History promotes religion, and its putative bases of “authority;” History sustains religion, promotes religion, sells religion in cultural forms and by means we cannot easily recognize; it plugs tacit religion, filling our heads with idioms and innuendos from its norms and mores — it sells monogamy (and salacious “cheating” = violating monogamy), even in historical fiction works, and romance novels.  The very idea of “cheating” on your SPOUSE (note the singular) — sells religion as monogamy, but not obviously — to many.  Historical works moralize often, sometimes by what they quietly imply; and you can be sure that they often moralize with religious sensibilities when they do this.

What then?  Historical writing accounts for an enormous chunk of what I have called the Western “Cult of print.” We should work diligently to make writing ideal, not to make it more all-powerfully inundating than it already is.  We should eliminate the excess (beginning with burdensome history accounts), and set controls and criteria in place for “materials on paper” aimed at public consumption. We should limit public-writing edibles to the most excellent, most profitable, most erudite, or most wise writing samples only.   By the gods and goddesses!!!  This would require education.  Pls hlp. undr attk nw  (LOL).

Otherwise, you will simply have to post it on your blog.

Abate wasteful history – say pre-1776 or earlier, and we defeat religion. The Future (Ideal Values) is the key to the future.

 

 

 

Limited Writing: The Future Of Ideal Studies

I have adopted the preliminary conclusion that in the future, we (the human lot) will need to limit the amount of writing, and especially the quality of writing that we allow for public consumption.  This may not at the first seem to square too well with my emphases upon freedom as extremely important, esp. in the marketplace.  Let me explain.

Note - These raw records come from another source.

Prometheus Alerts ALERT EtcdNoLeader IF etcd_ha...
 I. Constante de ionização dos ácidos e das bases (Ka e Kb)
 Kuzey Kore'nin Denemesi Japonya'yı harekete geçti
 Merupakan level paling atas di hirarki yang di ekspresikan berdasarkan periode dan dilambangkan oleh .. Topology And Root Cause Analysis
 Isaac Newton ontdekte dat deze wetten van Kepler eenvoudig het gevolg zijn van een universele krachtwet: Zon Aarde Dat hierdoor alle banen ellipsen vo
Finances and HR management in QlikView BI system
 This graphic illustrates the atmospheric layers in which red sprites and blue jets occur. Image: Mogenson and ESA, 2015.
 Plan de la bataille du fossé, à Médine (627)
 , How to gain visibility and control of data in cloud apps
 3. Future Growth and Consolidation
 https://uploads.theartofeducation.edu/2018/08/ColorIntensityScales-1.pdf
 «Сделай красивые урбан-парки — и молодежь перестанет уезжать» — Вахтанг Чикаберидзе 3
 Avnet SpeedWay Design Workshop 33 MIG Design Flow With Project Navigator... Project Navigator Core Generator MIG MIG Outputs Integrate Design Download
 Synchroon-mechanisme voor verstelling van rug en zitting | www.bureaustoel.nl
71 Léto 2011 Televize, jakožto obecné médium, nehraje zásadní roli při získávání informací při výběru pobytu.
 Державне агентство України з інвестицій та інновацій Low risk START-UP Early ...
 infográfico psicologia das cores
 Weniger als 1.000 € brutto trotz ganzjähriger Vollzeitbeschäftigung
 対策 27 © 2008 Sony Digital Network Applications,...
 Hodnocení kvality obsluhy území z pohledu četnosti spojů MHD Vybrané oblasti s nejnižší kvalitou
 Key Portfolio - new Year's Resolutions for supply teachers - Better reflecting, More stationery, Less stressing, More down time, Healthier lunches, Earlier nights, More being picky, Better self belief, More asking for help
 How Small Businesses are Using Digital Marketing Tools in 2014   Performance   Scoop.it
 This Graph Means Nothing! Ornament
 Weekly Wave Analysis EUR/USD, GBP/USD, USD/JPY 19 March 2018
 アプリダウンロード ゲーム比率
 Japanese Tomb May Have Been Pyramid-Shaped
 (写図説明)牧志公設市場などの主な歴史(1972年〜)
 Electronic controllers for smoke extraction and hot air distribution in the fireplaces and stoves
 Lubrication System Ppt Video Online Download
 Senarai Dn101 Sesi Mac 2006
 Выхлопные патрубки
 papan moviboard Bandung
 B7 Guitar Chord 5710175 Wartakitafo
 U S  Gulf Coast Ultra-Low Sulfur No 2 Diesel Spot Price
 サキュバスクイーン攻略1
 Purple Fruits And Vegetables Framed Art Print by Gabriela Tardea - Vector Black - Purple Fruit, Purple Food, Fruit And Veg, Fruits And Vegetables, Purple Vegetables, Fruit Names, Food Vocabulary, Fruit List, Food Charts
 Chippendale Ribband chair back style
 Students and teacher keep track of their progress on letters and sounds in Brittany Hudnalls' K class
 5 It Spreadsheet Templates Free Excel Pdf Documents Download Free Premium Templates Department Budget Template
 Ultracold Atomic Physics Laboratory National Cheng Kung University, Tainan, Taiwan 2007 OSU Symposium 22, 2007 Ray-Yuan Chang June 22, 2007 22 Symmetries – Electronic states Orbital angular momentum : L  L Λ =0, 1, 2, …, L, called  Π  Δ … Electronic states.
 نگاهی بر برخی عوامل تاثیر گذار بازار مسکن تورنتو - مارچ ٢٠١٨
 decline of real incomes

Writing is constructive.  It attempts to give a kind of stability and permanence to our thoughts that speech does not by itself possess — although it can be recorded many ways today.  Humans are inherently symmetrical, since DNA builds from a double helix that is also symmetrical.  This means that social relations construct symmetrically, and that our writing ought to comport to this reality, down to our letters and numerals that we use to perform this important kind of communication.  One of the reasons, for instance, for the success of the biblical record was its symmetry in the original Hebrew.  Again, witness the symmetry of the Proverbs by shape.

Writing –  alphabets and numeric systems (0 – 9) come with a set of spatial relations already built-in.  Each letter or number takes on its form in light of the context provided by the others around it.  Their total set of relations then will vary from written work to written work a little bit, but the averaging process will thin out this difference with the more literature that we publish.  Spatial relations do not exist by themselves, apart from temporal relations, since some words take on a different meaning depending on “whether they appear BEFORE or else AFTER some other word in the sentence.  Thus, we say that “Literary time” unfolds one page at a time, as a narrative moves forward.  Space and time are related as a continuum; what affects the one is bound to affect the other.  Our symmetry bears upon both, and our writing has this invested within it from the outset — a certain distinct set of possible relations between words (and numbers) obtains with one alphabet form, but bears not at all the same set of relations with another.  These relations imply a paradigm that we articulate over time in the social orders that employ their respective writing systems.  Since people tend to become more intellectually aware, and tend to become more consistent over time (with their basic assumptions), many features of a society are implicit within its writing system from the beginning – before those structural features actually manifest themselves.

Each set of (alpha-numeric) “relation possibilities” changes, and is determined in advance, with the choosing of this or that writing system. In other words, the machine-like determinism that the Enlightenment Fathers thought they saw in the “Universe as Machine,” and that Christians and Jews thought they found in “Theistic determinism,” is actually found in our writing systems, and the specific uses to which they are put in writing, especially the writing the forms the basis for our social arrangements, such as constitutions, the writing on money, and the writing that makes up our primary intellectual capital.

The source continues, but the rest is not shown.